[EXTRACTED DATA]:
▶

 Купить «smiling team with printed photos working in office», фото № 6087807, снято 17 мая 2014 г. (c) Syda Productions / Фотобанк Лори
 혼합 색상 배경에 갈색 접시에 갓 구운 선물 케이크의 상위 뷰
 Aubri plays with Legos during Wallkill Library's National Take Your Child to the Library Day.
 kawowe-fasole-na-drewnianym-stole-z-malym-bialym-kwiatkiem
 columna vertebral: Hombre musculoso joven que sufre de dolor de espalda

◀
▶

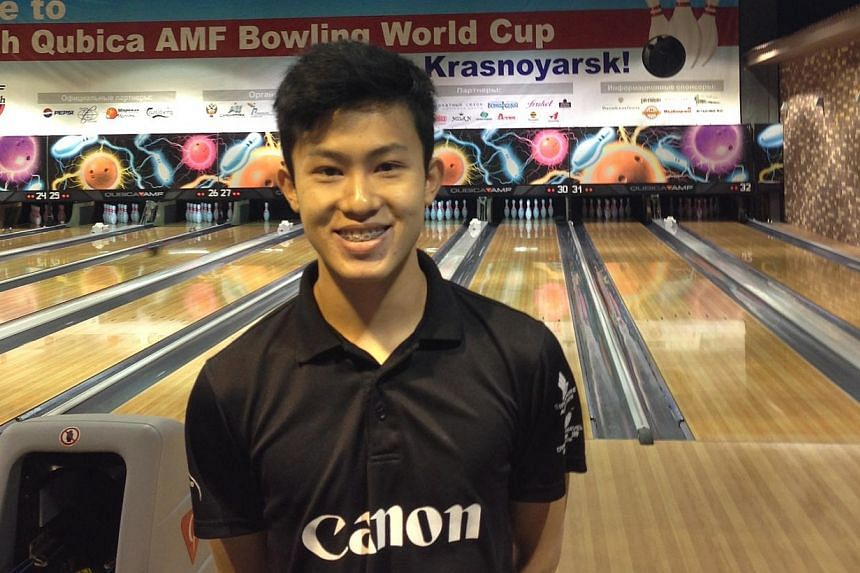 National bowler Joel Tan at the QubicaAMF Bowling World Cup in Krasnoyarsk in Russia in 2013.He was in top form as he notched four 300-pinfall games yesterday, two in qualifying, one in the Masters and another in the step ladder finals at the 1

◀

[WHAT IS BEING ASKED]: Show every line of the listing in which the string "with" can be found.

[EXERCISE RESULT]:
 Купить «smiling team with printed photos working in office», фото № 6087807, снято 17 мая 2014 г. (c) Syda Productions / Фотобанк Лори
 Aubri plays with Legos during Wallkill Library's National Take Your Child to the Library Day.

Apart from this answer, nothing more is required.